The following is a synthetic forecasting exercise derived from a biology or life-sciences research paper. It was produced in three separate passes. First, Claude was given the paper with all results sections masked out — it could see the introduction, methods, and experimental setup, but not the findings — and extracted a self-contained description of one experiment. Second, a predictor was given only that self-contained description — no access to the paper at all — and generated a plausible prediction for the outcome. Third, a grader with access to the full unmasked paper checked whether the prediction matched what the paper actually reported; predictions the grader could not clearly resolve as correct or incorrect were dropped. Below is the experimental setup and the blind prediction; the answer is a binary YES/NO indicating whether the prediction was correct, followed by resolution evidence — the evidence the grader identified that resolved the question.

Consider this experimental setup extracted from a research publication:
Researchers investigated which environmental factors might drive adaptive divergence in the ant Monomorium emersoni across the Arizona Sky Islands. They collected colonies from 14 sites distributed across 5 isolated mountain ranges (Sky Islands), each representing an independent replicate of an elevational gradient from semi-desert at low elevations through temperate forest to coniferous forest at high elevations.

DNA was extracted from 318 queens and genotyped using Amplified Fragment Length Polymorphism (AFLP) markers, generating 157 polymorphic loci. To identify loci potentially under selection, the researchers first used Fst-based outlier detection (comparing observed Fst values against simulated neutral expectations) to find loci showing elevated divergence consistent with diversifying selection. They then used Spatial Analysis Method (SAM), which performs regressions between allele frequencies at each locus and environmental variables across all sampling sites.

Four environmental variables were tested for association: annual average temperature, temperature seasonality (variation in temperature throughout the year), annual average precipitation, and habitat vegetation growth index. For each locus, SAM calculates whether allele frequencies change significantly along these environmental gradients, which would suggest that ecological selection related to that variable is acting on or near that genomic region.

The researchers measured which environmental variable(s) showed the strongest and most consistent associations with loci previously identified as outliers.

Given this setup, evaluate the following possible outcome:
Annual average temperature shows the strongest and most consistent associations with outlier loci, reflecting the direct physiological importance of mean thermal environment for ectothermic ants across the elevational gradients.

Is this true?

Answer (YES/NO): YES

==========

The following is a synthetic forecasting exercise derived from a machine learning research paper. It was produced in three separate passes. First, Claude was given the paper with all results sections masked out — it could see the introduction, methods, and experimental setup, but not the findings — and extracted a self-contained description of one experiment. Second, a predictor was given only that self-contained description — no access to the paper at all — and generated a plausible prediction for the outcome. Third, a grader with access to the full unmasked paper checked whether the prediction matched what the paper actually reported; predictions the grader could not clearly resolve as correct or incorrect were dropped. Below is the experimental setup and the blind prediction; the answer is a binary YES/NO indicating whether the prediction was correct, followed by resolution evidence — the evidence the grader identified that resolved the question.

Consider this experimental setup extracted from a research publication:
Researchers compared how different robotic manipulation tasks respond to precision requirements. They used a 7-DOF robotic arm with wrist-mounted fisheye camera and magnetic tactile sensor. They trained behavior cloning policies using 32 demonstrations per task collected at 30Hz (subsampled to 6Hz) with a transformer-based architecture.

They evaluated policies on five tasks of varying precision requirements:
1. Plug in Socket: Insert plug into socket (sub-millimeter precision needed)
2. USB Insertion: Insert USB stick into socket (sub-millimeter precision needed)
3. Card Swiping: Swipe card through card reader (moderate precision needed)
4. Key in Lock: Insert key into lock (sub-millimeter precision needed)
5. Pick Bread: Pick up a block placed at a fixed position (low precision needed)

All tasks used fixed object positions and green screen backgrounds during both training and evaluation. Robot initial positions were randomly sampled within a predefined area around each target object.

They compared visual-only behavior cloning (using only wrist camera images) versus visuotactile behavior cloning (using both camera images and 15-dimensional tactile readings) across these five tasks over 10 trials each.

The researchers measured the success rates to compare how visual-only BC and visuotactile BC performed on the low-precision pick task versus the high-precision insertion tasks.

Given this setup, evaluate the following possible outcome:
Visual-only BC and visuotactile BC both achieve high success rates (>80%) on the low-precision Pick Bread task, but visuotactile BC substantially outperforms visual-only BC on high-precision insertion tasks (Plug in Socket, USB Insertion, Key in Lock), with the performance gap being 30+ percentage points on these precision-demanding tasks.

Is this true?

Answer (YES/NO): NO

==========

#### What is being asked
Where the listing above has a line with "from a biology", start there, and output every line exactly through the line with "Researchers investigated which", which is also included.

#### Task output
The following is a synthetic forecasting exercise derived from a biology or life-sciences research paper. It was produced in three separate passes. First, Claude was given the paper with all results sections masked out — it could see the introduction, methods, and experimental setup, but not the findings — and extracted a self-contained description of one experiment. Second, a predictor was given only that self-contained description — no access to the paper at all — and generated a plausible prediction for the outcome. Third, a grader with access to the full unmasked paper checked whether the prediction matched what the paper actually reported; predictions the grader could not clearly resolve as correct or incorrect were dropped. Below is the experimental setup and the blind prediction; the answer is a binary YES/NO indicating whether the prediction was correct, followed by resolution evidence — the evidence the grader identified that resolved the question.

Consider this experimental setup extracted from a research publication:
Researchers investigated which environmental factors might drive adaptive divergence in the ant Monomorium emersoni across the Arizona Sky Islands. They collected colonies from 14 sites distributed across 5 isolated mountain ranges (Sky Islands), each representing an independent replicate of an elevational gradient from semi-desert at low elevations through temperate forest to coniferous forest at high elevations.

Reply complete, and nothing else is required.